Veteran spends retirement serving veterans

Shawn Holzhauser poses for a portrait in front of the Jefferson Building. Holzhauser works in the Missouri Veterans Commission, serving as a veterans service officer.
Shawn Holzhauser poses for a portrait in front of the Jefferson Building. Holzhauser works in the Missouri Veterans Commission, serving as a veterans service officer.

After 27 years serving his country, Shawn Holzhauser now serves other veterans.

As a Missouri Veterans Commission veterans service officer, he helps veterans from all eras and with a variety of backgrounds receive the benefits to which they are entitled.

The U.S. Army retired lieutenant colonel originally is from Portland and returned there in retirement June 2016. During his service, he was stationed in Africa, Iraq, Japan, Hawaii, Kansas, Missouri, South Carolina, South Dakota and Washington. Today, he lives on the same land where he, his father and his grandfather grew up.

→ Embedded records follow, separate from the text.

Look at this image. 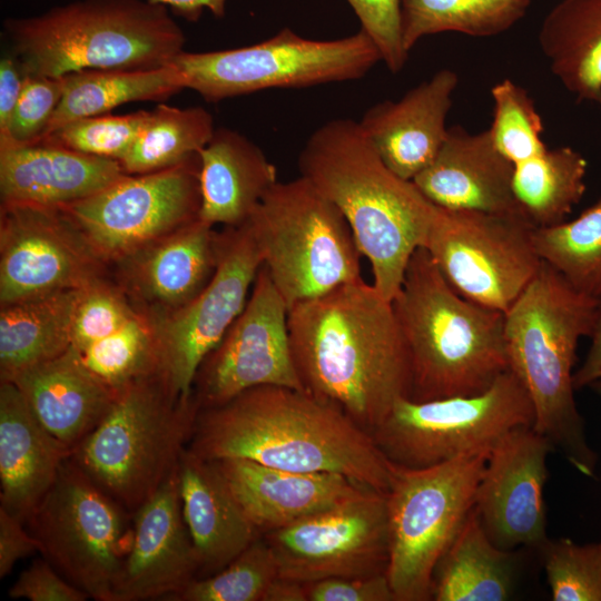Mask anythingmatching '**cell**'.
Instances as JSON below:
<instances>
[{
  "instance_id": "obj_34",
  "label": "cell",
  "mask_w": 601,
  "mask_h": 601,
  "mask_svg": "<svg viewBox=\"0 0 601 601\" xmlns=\"http://www.w3.org/2000/svg\"><path fill=\"white\" fill-rule=\"evenodd\" d=\"M587 169V159L569 146L515 164L513 190L529 220L535 227L564 221L585 193Z\"/></svg>"
},
{
  "instance_id": "obj_46",
  "label": "cell",
  "mask_w": 601,
  "mask_h": 601,
  "mask_svg": "<svg viewBox=\"0 0 601 601\" xmlns=\"http://www.w3.org/2000/svg\"><path fill=\"white\" fill-rule=\"evenodd\" d=\"M11 599L86 601L89 595L66 580L46 559L36 560L9 589Z\"/></svg>"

He had his eye on working in retirement to help veterans. So the last eight months with the commission have been a "dream retirement job."

The challenge of his job is awareness.

"Many don't even know what they qualify for," he said. "I want to help get the benefits they deserve and should have."

Enlisting at age 25, Holzhauser said, after his initial enlistment years were up, he liked the feeling of serving his country as a construction, and later combat, engineer. So, through the Reserve Officer Training Corps, he became an officer and continued another 20 years in human resources and personnel.

His background helps him relate to veterans, he said.

"I've seen some places and some things, and I know what they do," he said. "I want to try to help them."

Sometimes his job is to gather the proper evidence for a veteran's claim, and other times it might be helping the veteran navigate the bureaucracy, filling out the correct paperwork and talking to the right people.

In addition to health care benefits, the service officers can guide veterans to receive other benefits, such as military grave markers or registration for a veterans' home. For younger veterans, they also can point them in the right direction for education benefits and home loans.

"There's not a large population willing to serve in the military," Holzhauser said. "For those who decided to serve or joined the National Guard and were called up, they made a decision 99 percent of the nation doesn't decide to do.

"The ones who decide to make that sacrifice, I think they deserve all the help they can get."